We then meet Eve (Sandra Oh), an MI5 worker who deals with diplomatic security for people while in London. She is hungover from celebrating her manager’s birthday the previous night. She is called into a meeting on Saturday, where she has to set up security for a foreign witness whose boyfriend was murdered in front of her (his femoral artery was sliced, and he bled to death in the street). Eve instantly theorizes that the killer is a woman (since the victim was a trafficker who wouldn’t have noticed a woman as a threat).
She learns that CCTV footage says it was a man, but she doesn’t believe it. She breaks protocol to interview the witness, and she uses a student of her husband’s to translate the Polish witnesses’ statement to see that her boyfriend WAS killed by a woman.
Meanwhile, we see Villanelle kill a mob boss, using the man’s grandson to lure him into a trap. Before she kills him, she asks who made his bed sheets. She is told by her handler that she left a witness alive, so she has to go take care of the witness.
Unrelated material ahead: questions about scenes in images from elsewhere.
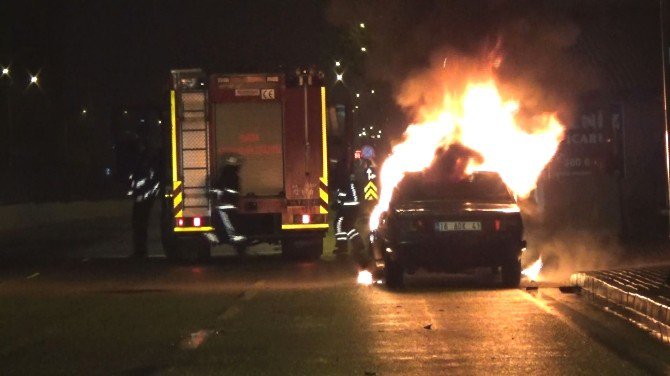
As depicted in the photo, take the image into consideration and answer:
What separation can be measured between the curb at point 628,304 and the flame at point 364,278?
9.66 ft

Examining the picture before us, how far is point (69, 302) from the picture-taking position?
45.9 ft

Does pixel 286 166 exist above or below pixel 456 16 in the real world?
below

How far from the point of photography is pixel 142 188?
21.7 metres

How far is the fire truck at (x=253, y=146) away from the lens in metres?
19.0

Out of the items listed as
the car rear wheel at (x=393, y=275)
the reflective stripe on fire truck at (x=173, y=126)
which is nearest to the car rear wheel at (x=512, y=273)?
the car rear wheel at (x=393, y=275)

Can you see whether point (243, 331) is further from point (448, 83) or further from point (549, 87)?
point (549, 87)

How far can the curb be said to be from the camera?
35.5 feet

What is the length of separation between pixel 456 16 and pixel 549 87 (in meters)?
3.96

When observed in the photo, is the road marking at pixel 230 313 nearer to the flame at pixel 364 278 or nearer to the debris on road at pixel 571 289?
the flame at pixel 364 278

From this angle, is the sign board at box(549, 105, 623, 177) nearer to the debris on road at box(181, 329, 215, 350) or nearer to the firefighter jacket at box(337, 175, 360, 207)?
the firefighter jacket at box(337, 175, 360, 207)

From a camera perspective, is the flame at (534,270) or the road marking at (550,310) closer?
the road marking at (550,310)

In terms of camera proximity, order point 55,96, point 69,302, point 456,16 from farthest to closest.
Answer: point 55,96 < point 456,16 < point 69,302

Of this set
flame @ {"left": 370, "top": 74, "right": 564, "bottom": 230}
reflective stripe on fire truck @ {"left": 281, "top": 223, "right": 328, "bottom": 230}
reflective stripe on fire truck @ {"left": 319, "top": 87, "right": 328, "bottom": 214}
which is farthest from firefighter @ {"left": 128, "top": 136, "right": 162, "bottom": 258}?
flame @ {"left": 370, "top": 74, "right": 564, "bottom": 230}

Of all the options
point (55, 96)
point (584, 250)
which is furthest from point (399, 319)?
point (55, 96)
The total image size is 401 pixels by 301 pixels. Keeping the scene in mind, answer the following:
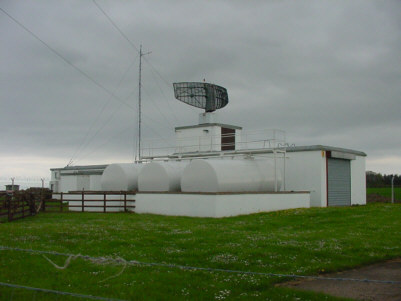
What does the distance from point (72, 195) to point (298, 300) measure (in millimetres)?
25534

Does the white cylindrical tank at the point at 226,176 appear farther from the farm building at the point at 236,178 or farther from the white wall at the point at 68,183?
the white wall at the point at 68,183

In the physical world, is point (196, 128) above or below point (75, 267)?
above

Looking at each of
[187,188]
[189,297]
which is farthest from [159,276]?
[187,188]

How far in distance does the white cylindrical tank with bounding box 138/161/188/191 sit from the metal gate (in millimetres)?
10903

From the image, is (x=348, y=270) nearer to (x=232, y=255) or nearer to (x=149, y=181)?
(x=232, y=255)

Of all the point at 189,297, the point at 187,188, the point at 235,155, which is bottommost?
the point at 189,297

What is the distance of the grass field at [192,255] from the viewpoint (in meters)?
9.30

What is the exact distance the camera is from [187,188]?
28250 millimetres

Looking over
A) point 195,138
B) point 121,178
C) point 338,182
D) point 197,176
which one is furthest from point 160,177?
point 338,182

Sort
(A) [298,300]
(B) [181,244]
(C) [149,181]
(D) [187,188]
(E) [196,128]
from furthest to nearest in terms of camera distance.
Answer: (E) [196,128] < (C) [149,181] < (D) [187,188] < (B) [181,244] < (A) [298,300]

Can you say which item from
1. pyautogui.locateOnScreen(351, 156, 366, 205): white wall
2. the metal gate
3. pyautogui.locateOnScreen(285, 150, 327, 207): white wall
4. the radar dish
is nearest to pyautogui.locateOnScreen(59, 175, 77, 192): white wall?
the radar dish

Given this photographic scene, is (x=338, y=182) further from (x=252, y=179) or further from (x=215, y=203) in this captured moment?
(x=215, y=203)

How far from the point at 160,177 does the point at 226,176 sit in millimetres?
5386

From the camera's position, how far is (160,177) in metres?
30.6
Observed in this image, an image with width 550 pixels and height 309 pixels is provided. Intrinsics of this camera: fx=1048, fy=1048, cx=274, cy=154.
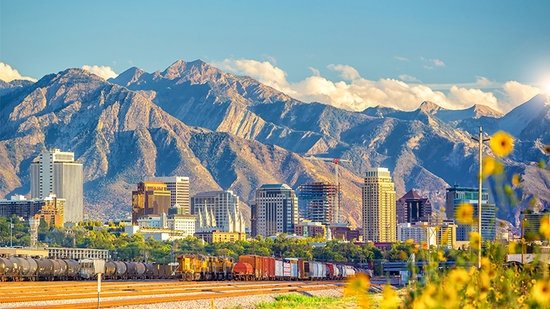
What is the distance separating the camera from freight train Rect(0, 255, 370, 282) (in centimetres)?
9744

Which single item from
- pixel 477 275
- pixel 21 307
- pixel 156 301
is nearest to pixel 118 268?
pixel 156 301

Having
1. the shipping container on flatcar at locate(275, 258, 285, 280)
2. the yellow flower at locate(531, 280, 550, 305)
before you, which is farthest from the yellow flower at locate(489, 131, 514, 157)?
the shipping container on flatcar at locate(275, 258, 285, 280)

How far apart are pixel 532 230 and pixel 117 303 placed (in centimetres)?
4278

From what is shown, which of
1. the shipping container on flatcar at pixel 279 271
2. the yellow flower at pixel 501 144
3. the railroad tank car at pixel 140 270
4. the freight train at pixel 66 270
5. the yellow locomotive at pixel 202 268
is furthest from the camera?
the shipping container on flatcar at pixel 279 271

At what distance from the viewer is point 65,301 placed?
2247 inches

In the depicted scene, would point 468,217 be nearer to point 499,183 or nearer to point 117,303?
→ point 499,183

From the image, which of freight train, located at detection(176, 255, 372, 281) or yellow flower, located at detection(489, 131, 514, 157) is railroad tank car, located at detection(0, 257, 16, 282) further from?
yellow flower, located at detection(489, 131, 514, 157)

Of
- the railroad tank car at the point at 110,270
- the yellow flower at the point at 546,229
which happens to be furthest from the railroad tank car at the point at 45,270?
the yellow flower at the point at 546,229

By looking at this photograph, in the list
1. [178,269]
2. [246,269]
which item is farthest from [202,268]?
[246,269]

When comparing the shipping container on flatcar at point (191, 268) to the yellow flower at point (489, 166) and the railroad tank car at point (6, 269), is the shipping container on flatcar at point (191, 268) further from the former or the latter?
the yellow flower at point (489, 166)

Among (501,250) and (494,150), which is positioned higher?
(494,150)

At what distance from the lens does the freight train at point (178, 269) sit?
97.4 m

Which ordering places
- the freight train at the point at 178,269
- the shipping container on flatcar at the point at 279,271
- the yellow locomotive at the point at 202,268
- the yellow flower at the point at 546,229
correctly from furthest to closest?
1. the shipping container on flatcar at the point at 279,271
2. the yellow locomotive at the point at 202,268
3. the freight train at the point at 178,269
4. the yellow flower at the point at 546,229

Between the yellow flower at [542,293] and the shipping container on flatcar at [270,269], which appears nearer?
the yellow flower at [542,293]
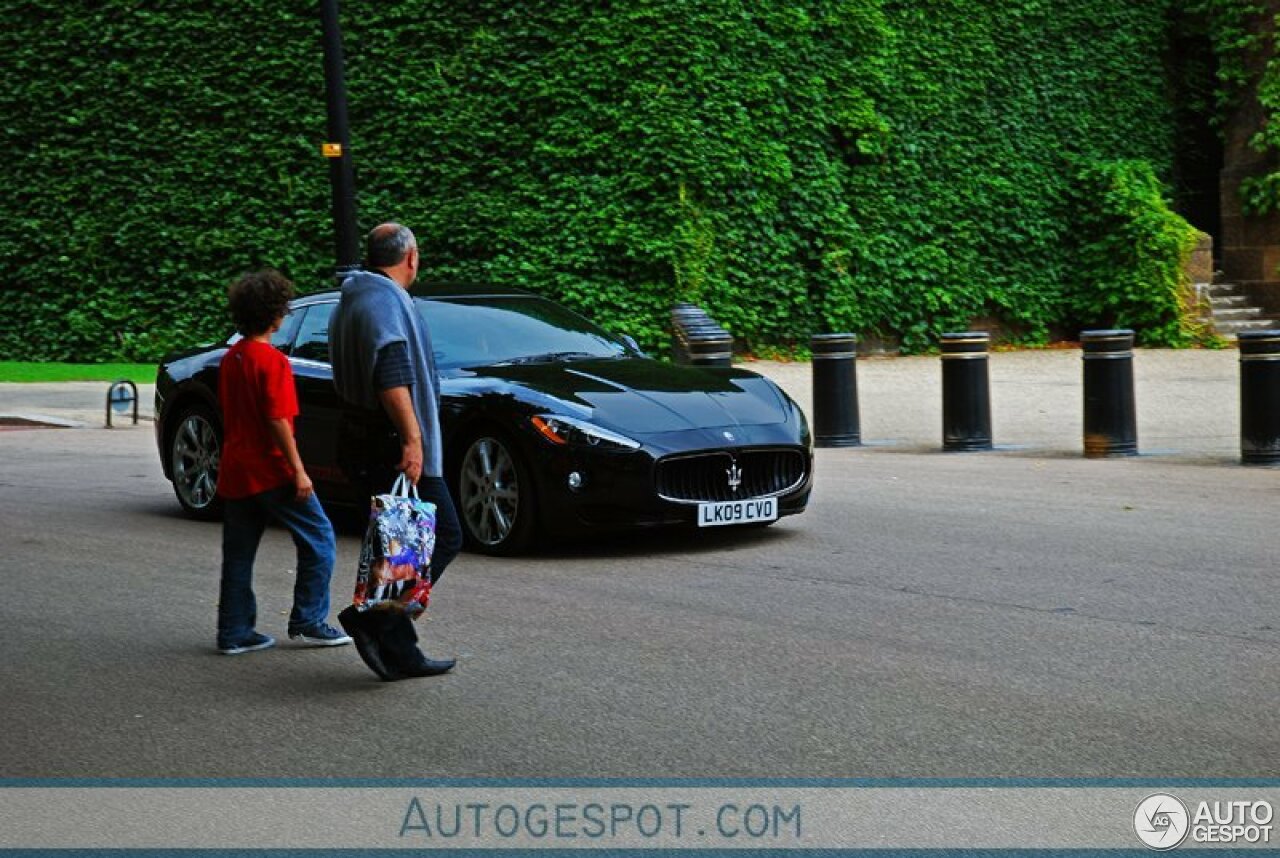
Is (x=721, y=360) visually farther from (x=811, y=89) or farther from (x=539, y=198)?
(x=811, y=89)

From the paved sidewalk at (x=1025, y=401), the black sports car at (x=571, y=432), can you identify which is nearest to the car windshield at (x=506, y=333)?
the black sports car at (x=571, y=432)

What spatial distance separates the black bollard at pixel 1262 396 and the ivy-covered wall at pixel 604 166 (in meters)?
9.65

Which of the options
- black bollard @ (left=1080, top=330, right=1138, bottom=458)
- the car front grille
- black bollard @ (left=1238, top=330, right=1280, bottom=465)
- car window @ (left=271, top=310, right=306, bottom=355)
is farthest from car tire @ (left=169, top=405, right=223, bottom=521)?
black bollard @ (left=1238, top=330, right=1280, bottom=465)

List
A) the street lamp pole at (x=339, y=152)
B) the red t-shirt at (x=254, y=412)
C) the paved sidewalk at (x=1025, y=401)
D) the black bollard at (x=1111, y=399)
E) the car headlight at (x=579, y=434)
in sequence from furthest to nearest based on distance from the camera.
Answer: the street lamp pole at (x=339, y=152)
the paved sidewalk at (x=1025, y=401)
the black bollard at (x=1111, y=399)
the car headlight at (x=579, y=434)
the red t-shirt at (x=254, y=412)

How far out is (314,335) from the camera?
34.8 feet

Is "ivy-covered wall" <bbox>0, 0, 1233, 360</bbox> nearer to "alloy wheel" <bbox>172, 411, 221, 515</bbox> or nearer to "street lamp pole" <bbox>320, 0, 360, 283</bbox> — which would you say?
"street lamp pole" <bbox>320, 0, 360, 283</bbox>

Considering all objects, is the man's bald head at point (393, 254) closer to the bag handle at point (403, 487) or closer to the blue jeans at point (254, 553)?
the bag handle at point (403, 487)

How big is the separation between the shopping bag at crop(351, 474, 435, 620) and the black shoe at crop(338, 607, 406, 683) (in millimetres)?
75

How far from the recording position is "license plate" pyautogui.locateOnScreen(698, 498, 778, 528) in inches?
364

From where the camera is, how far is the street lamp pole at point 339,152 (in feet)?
51.4

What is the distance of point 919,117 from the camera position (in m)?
24.2

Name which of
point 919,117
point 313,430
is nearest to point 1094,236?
point 919,117

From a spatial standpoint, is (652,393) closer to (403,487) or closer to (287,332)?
(287,332)

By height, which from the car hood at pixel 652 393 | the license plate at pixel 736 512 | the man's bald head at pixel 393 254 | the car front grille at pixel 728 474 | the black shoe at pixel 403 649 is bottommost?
the black shoe at pixel 403 649
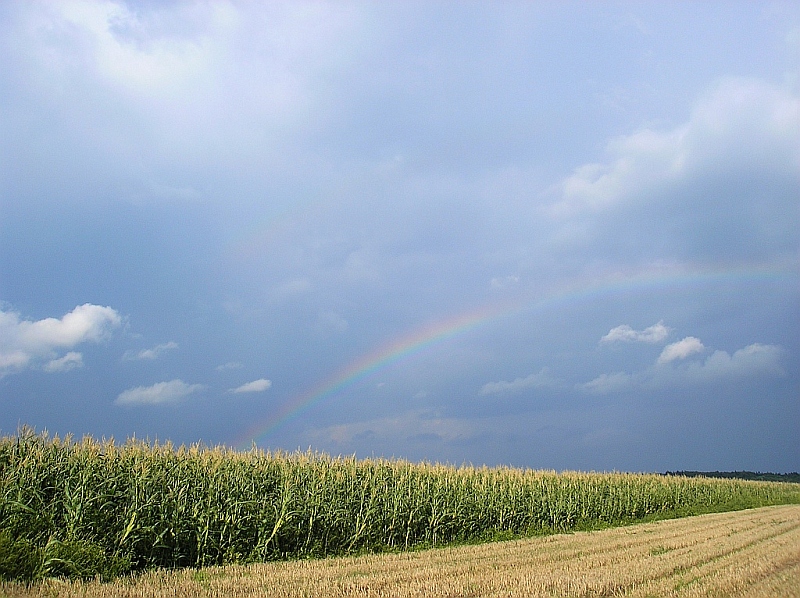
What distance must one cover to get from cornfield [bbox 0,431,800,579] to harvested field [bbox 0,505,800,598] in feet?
3.42

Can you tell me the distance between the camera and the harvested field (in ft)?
33.8

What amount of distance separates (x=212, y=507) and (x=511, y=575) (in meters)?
6.53

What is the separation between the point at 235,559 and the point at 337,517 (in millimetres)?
3167

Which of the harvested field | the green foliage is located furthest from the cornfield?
the harvested field

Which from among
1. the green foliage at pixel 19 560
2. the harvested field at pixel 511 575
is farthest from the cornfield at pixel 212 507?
the harvested field at pixel 511 575

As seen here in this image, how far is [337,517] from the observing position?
1686 centimetres

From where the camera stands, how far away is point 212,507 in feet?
47.4

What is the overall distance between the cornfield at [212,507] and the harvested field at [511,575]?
104 cm

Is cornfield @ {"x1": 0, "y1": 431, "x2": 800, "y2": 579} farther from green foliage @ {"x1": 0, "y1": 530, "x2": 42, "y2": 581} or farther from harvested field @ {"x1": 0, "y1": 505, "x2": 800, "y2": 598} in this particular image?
harvested field @ {"x1": 0, "y1": 505, "x2": 800, "y2": 598}

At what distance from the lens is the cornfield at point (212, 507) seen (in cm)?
1213

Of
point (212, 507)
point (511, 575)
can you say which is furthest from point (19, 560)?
point (511, 575)

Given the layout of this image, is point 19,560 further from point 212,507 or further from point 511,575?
point 511,575

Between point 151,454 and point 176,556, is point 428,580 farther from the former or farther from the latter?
point 151,454

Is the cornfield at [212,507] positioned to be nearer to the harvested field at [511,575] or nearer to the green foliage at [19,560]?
the green foliage at [19,560]
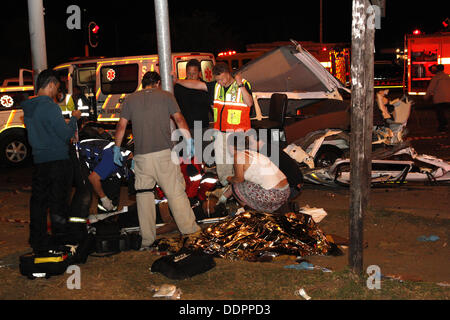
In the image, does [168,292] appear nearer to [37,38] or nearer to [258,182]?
[258,182]

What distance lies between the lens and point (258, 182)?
6656 millimetres

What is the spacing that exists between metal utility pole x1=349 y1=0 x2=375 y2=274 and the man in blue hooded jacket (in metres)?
2.66

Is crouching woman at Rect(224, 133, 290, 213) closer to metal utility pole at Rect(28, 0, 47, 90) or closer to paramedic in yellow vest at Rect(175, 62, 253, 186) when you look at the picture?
paramedic in yellow vest at Rect(175, 62, 253, 186)

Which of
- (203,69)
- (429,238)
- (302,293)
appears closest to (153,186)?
(302,293)

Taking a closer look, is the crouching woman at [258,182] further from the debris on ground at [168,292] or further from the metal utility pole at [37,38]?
the metal utility pole at [37,38]

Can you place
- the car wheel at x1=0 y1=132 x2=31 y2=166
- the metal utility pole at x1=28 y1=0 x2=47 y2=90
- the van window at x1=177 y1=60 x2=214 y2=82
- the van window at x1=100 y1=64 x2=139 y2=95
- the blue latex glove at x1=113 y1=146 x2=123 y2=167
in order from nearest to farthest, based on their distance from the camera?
1. the blue latex glove at x1=113 y1=146 x2=123 y2=167
2. the metal utility pole at x1=28 y1=0 x2=47 y2=90
3. the car wheel at x1=0 y1=132 x2=31 y2=166
4. the van window at x1=177 y1=60 x2=214 y2=82
5. the van window at x1=100 y1=64 x2=139 y2=95

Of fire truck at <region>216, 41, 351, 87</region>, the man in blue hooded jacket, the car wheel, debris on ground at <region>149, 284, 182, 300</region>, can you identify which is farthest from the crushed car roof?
fire truck at <region>216, 41, 351, 87</region>

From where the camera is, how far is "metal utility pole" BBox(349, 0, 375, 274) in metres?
4.85

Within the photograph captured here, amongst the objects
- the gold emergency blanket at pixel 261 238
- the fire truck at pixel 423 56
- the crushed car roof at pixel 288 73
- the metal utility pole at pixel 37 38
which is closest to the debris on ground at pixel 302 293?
the gold emergency blanket at pixel 261 238

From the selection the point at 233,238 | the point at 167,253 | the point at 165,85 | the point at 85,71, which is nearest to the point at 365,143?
the point at 233,238

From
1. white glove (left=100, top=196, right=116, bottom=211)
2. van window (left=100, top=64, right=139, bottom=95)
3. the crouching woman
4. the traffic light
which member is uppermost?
the traffic light

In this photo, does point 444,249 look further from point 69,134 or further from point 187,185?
point 69,134

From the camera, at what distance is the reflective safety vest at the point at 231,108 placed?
7652 mm
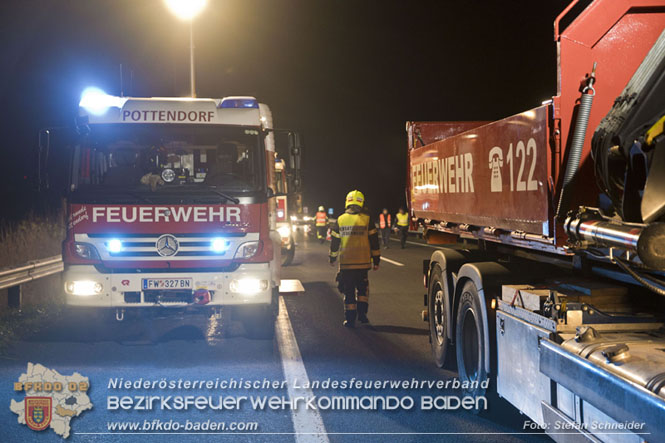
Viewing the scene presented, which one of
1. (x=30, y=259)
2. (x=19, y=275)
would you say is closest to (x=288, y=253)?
(x=30, y=259)

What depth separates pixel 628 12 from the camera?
4445 millimetres

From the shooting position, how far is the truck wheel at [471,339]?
5.47 metres

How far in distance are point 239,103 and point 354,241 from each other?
2406 millimetres

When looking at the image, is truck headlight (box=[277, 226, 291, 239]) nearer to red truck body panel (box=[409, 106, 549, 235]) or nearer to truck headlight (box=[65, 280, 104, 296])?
truck headlight (box=[65, 280, 104, 296])

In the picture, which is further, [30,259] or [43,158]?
[30,259]

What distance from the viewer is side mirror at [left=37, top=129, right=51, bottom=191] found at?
823cm

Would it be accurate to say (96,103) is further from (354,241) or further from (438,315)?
(438,315)

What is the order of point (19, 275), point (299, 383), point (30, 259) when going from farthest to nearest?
point (30, 259) → point (19, 275) → point (299, 383)

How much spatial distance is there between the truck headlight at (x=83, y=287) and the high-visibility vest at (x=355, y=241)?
3159 millimetres

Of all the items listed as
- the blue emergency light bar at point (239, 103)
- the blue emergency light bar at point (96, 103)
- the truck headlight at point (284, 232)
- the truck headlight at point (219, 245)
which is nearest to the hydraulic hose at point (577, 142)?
the truck headlight at point (219, 245)

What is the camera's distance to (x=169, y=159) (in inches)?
336

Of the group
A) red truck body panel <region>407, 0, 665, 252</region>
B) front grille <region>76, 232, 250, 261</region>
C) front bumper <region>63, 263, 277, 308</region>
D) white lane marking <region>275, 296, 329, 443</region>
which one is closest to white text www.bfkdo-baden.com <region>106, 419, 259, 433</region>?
white lane marking <region>275, 296, 329, 443</region>

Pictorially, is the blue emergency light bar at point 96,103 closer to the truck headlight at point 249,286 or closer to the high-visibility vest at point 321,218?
the truck headlight at point 249,286

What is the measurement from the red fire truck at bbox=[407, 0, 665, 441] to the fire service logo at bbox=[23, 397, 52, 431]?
3287 mm
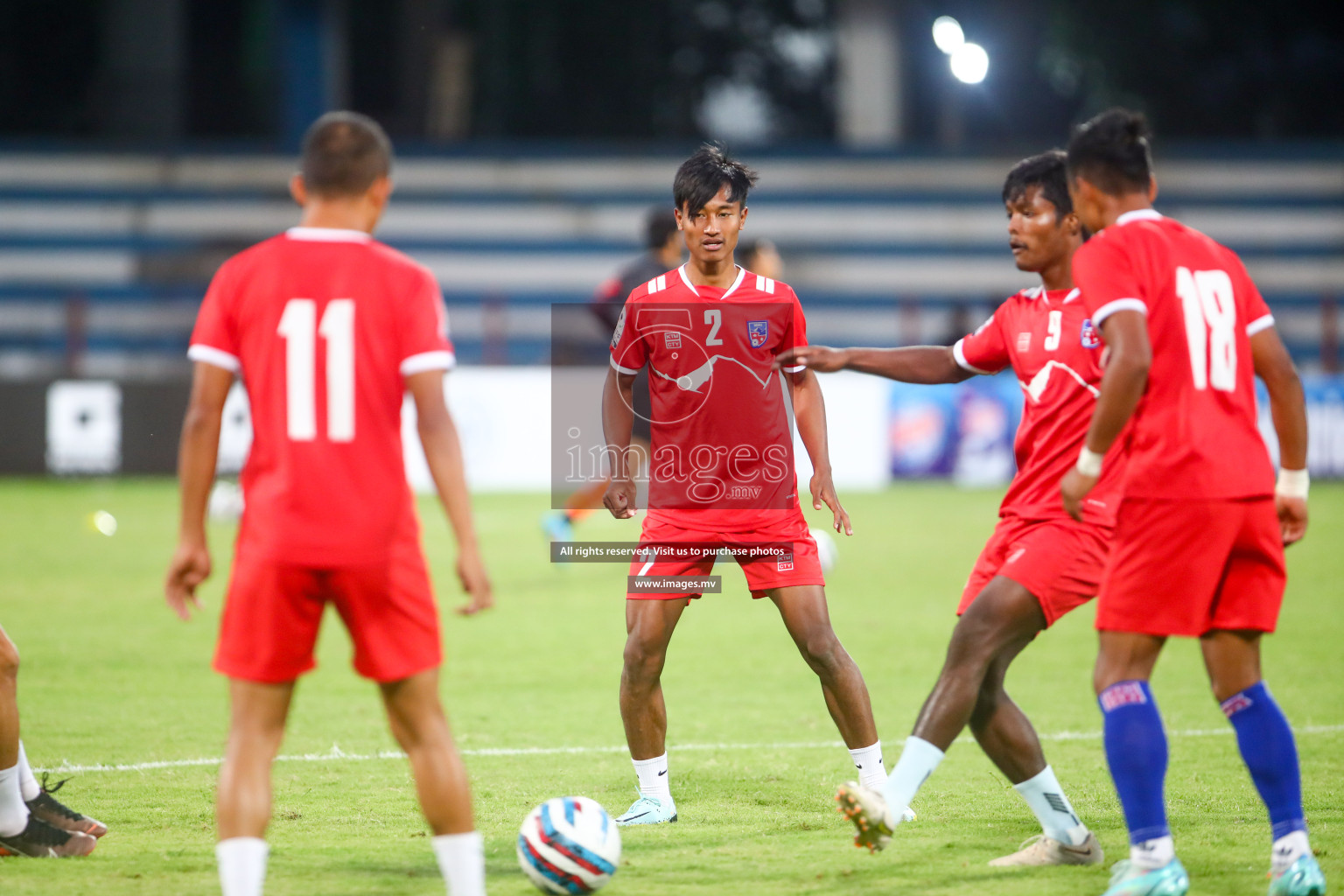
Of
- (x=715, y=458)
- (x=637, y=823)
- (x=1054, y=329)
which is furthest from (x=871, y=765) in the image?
(x=1054, y=329)

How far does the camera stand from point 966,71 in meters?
8.66

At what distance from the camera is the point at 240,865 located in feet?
12.4

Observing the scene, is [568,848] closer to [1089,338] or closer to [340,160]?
[340,160]

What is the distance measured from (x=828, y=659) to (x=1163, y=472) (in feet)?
5.17

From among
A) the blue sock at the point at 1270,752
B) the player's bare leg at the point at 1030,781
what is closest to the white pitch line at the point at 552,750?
the player's bare leg at the point at 1030,781

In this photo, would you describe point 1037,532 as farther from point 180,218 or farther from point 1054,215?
point 180,218

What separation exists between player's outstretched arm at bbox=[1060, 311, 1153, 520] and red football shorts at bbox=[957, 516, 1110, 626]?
52 centimetres

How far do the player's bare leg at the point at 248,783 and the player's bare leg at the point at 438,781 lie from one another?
0.32m

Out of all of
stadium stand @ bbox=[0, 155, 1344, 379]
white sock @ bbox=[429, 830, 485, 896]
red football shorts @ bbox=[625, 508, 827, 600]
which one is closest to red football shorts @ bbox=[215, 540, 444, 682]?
white sock @ bbox=[429, 830, 485, 896]

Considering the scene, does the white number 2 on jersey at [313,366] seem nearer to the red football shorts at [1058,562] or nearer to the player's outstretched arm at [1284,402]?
the red football shorts at [1058,562]

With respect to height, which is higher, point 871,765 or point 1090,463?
point 1090,463

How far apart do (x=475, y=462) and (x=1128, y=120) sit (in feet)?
48.4

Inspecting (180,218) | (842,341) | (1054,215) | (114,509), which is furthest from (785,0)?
(1054,215)

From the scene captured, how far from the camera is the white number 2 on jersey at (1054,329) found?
4.91 m
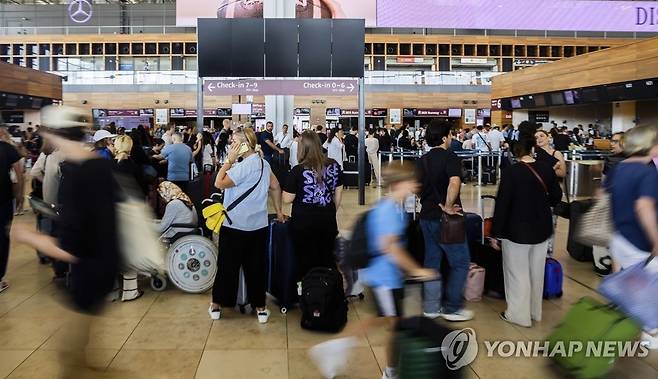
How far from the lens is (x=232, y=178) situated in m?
4.62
Eve decides to visit the witness again, and meets Villanelle in the bathroom of the hospital, with Villanelle disguised as a nurse. Villanelle tells her to wear her hair up. Eve then goes to the bathroom, and gets a call from her manager, who tells her that she’s right, the CCTV footage was bullshit. He tells her to make sure the witness is safe. She returns to the room, though, to see that the witness, the nurse, and two security guards have all been killed (even though Villanelle’s handler told her to make it look like a suicide).
Eve and her manager are fired, but Carolyn (Fiona Shaw), the MI6 head of the Russian desk, is impressed that Eve figured out that the killer is a woman, and comes to her on the side to tell her that she is starting a task force to hunt the woman down (they were trying to dissuade Eve’s investigation), and she wants Eve and her fired manager, Bill, on it.
The episode ends with Villanelle putting on her new bed sheets, by the same designer the mob boss told her before she murdered him.
This was a tight, really well scripted opening episode, and Oh and Comer were both outstanding. Eve is very smart, but her manager/friend, Bill, nails when he notes that really she is mostly just bored with her sweet, but bland, husband, and her bland life.
Villanelle obviously throws a whole new wrinkle into all of this.
Waller-Bridge only wrote the first season, which is a shame, as I think this series could have been legendary if she had done more seasons. Emerald Fennell did the second season, which was still good (not AS good), but then SHE left, too, and the series sort of limped to the finish line, with a finale that pissed everyone off.